私達が美園と定期的に行っている、近くに霊的な異常が無いかの見回りを終えた後、帰り道でソフィアが尋ねてくる。


「あはは、面白いところを拾ってきたね。私達にはあまり関わりが無い言葉だけど、まず『なま』はお酒の種類を示してて・・・本当はもう少し長い名前なのを、最初のほうだけ取ってきた呼び方だね。」

「なるほど、そうだったのですね・・・!」

まだお酒を飲めない私でも、どこかで耳にして知っている言葉ではあるけれど、異世界からやって来たソフィアには、分からないのも無理はない。


「あのお店は、他にも色々なお酒や料理を出す所だと思うけど、最初にその『生』と呼ぶお酒を皆で飲むのが、この国で大人が集まった時によくある風習らしくてね。

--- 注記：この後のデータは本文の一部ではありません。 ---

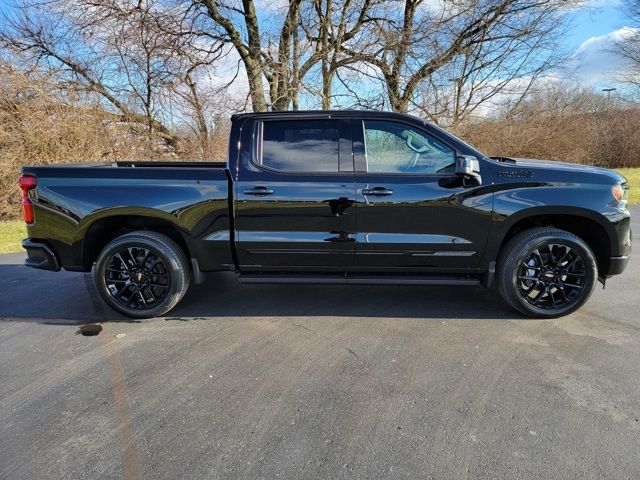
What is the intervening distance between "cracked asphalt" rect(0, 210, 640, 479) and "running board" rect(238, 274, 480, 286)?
361mm

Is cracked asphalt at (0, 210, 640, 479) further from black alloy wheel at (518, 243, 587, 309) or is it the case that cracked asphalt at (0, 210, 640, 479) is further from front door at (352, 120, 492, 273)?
front door at (352, 120, 492, 273)

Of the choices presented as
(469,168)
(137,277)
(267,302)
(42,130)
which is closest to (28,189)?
(137,277)

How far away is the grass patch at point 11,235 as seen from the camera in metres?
7.68

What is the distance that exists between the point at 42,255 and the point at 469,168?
13.5ft

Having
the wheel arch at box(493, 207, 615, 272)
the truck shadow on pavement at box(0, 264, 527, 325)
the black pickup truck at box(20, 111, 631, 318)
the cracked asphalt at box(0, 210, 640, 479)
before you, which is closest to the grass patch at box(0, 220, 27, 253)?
the truck shadow on pavement at box(0, 264, 527, 325)

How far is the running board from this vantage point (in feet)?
13.4

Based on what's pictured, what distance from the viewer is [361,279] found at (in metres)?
4.18

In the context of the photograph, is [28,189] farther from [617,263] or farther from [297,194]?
[617,263]

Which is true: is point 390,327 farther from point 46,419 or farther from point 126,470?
point 46,419

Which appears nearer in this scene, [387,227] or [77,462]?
[77,462]

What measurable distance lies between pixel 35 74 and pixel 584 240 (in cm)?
1344


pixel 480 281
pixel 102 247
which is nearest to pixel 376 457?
pixel 480 281

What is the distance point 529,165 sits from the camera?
4.09 m

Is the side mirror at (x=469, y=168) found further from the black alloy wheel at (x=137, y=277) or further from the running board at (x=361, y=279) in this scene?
the black alloy wheel at (x=137, y=277)
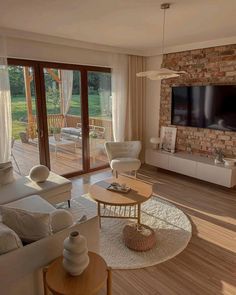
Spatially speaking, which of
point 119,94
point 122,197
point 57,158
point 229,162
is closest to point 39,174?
point 122,197

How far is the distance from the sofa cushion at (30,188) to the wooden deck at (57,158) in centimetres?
95

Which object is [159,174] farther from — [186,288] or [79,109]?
[186,288]

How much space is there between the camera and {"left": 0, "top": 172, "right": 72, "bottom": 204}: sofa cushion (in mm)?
3028

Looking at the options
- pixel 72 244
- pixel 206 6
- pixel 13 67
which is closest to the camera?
pixel 72 244

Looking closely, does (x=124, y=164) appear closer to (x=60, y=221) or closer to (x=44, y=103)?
(x=44, y=103)

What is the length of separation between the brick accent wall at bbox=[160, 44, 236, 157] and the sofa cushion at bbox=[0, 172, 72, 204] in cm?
279

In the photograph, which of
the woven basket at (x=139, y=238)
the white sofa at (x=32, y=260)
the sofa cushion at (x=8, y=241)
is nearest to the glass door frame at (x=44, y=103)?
the woven basket at (x=139, y=238)

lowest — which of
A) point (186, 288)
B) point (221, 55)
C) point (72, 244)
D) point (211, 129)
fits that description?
point (186, 288)

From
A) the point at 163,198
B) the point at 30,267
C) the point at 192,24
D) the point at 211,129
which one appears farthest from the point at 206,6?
the point at 30,267

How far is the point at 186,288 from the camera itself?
2189 mm

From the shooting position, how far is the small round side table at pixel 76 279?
1565mm

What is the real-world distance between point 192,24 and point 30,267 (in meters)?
3.41

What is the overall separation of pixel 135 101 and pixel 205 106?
1633 millimetres

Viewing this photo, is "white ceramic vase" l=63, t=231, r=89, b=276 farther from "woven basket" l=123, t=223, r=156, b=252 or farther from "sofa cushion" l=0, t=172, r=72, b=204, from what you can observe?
"sofa cushion" l=0, t=172, r=72, b=204
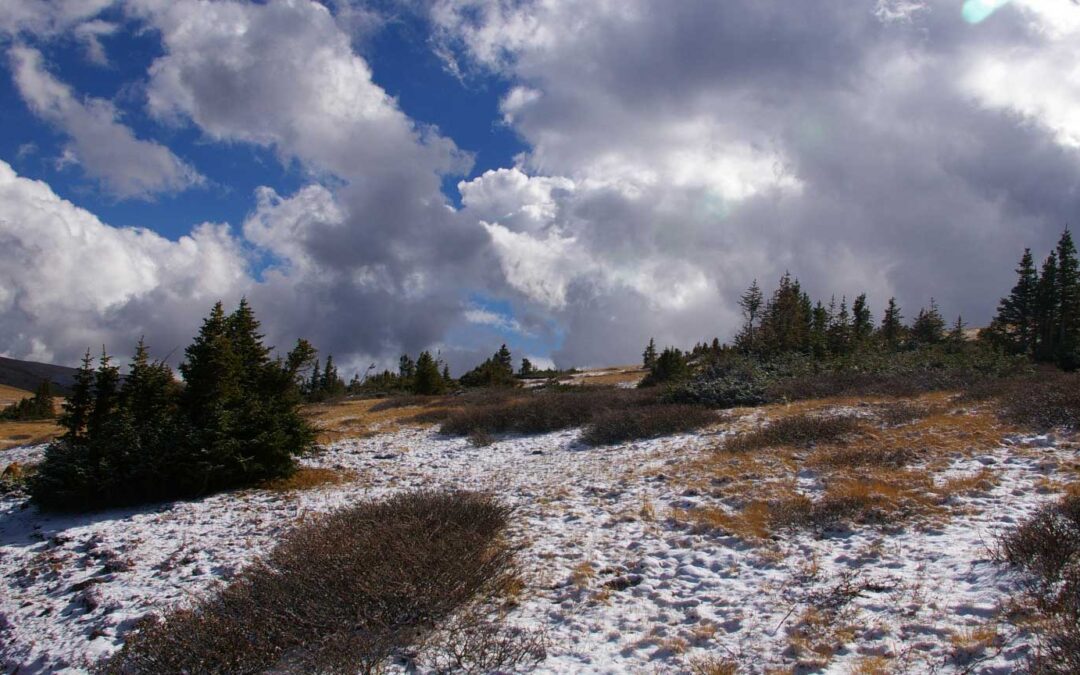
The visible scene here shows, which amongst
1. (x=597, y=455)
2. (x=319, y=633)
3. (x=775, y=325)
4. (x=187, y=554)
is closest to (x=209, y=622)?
(x=319, y=633)

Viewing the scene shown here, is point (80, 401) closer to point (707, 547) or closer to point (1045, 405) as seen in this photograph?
point (707, 547)

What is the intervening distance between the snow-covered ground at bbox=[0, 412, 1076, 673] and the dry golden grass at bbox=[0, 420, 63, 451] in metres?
19.3

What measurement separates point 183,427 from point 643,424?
Answer: 11923 mm

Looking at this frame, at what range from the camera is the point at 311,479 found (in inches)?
566

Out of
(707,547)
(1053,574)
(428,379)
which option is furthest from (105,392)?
(428,379)

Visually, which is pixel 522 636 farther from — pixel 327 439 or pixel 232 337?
pixel 327 439

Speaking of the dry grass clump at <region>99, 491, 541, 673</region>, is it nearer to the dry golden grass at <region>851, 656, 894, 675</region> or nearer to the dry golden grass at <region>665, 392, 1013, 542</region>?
the dry golden grass at <region>851, 656, 894, 675</region>

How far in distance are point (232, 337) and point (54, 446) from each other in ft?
14.6

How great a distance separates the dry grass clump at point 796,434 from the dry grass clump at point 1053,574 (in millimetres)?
6005

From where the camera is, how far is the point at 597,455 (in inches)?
604

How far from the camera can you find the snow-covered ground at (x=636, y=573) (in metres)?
5.54

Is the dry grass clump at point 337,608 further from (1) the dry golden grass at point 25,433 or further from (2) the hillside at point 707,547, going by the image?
(1) the dry golden grass at point 25,433

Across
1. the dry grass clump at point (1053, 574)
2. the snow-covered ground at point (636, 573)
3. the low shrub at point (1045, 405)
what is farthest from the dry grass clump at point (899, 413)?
the dry grass clump at point (1053, 574)

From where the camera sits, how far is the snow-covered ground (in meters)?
Result: 5.54
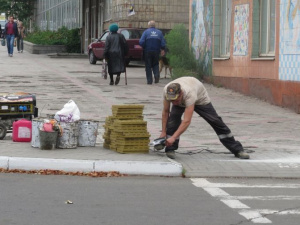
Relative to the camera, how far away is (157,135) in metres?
14.0

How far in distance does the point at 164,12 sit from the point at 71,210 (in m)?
31.3

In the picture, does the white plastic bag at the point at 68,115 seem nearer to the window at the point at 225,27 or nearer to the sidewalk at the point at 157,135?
the sidewalk at the point at 157,135

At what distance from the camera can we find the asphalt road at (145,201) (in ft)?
24.6

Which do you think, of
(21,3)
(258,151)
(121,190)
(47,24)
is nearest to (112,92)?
(258,151)

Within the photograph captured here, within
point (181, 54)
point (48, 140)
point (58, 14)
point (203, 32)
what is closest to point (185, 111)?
point (48, 140)

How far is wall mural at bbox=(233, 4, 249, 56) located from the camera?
21.6 meters

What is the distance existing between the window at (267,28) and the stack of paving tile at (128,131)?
30.8ft

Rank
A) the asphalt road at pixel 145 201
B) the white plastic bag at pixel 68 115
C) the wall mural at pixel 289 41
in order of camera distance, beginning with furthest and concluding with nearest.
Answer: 1. the wall mural at pixel 289 41
2. the white plastic bag at pixel 68 115
3. the asphalt road at pixel 145 201

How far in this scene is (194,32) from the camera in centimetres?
2702

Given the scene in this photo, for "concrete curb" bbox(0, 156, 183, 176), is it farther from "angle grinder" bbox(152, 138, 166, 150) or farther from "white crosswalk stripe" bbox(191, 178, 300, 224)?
"angle grinder" bbox(152, 138, 166, 150)

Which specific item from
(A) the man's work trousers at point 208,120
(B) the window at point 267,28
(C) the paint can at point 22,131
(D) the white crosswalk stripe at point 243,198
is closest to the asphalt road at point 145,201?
(D) the white crosswalk stripe at point 243,198

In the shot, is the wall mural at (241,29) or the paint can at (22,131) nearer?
the paint can at (22,131)

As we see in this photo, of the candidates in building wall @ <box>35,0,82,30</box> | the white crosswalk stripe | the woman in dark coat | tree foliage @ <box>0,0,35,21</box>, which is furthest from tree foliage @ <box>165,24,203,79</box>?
tree foliage @ <box>0,0,35,21</box>

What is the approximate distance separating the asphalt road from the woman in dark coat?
1416 centimetres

 『とりあえず生』というのは、それを確認したり、お店に注文する時に使われる言葉だよ。」

「ありがとうございます、アカリ・・・!」

そう言った後にソフィアが、少し考え込むような表情になった。


「ソフィア、何かあったの?」

「その、アカリ・・・少し思い付いたことがあるのですが、良いでしょうか。」

「うん、もちろん!」


「ありがとうございます。今日は見回りの後、夜食を買って帰ろうと話していましたが・・・私が料理を作りたいと思います。」

「えっ・・・! それは構わないけど、少し遅い時間だし、ソフィアに無理をさせることにならないよね?」


「はい! 簡単なものですし・・・この前知った『創作料理』というものを、今思い付いてしまいましたので・・・!」

「あはは、それなら大歓迎だよ。楽しみにしてるね!」

「頑張ります、アカリ・・・!」

ソフィアがきらきらした笑顔で言うのを見ていると、私も心から楽しみな気持ちになった。



*****



「アカリ、冷蔵庫に鶏肉が残っていましたよね。」

「うん。そろそろ賞味期限だから、使うにはちょうど良いと思うよ。」


「そして、本当は『ホウレンソウのシラアエ』というものを勉強しようと思っていましたが・・・」

「ああ、また買いに行けばいいんだし、ソフィアが作りたいものを優先して良いよ。」


「ありがとうございます! この三つを・・・」

「この三つを・・・?」

「そのまま焼きます!」

「え・・・?」


「あっ、お塩も良いですけど、あの町にあった少し濃いお味噌を付けるのも美味しそうですね。」

「う、うん。確かに合う気がするよ。」


「・・・・・・出来ました! その名も・・・」

「そ、その名も?」


「『トリあえず』です!」

「・・・あはは、さっき聞いた『とりあえず』の言葉に、

 鶏肉と、元々はえる料理に使おうとしたものを、そのまま焼いたのを合わせたんだね。」


「それだけではありません。アカリ、先日ミソノから借りた『ラビットクラン』の最新話で、シーナ・マイユ・メルの仲良し三人組が使っていた技を覚えていますか?」

「うん、『トリプルフラッシュ』・・・! ああ、そういうことね。」


「はい、『トリ』には異国の言葉で『三』の意味があると聞きました。

 そしてこの料理は、鶏肉・ホウレンソウ・トウフの三種類を焼いたものですから!」

「うん、確かに『トリあえず』だね。」

料理が得意な人からすれば、突っ込みどころもあるとは思うけれど、

私にとっては、ソフィアがこちらの世界について学んで、その知識をもとに作ってくれた、紛れもない創作料理だ。


「うん、美味しいよ、ソフィア・・・!」

「良かったです・・・! これなら今日のように依頼で遅くなった時にも、手早く作れますね。」


「うんうん、そういうところも考えてくれて、本当にありがとう。」

「ふふっ、アカリが喜んでくれるのが、私は一番嬉しいですから。」

ソフィアが楽しそうに笑うのを見ながら、二人で向かい合って食事をする時間は、いつも以上に温かいものに感じた。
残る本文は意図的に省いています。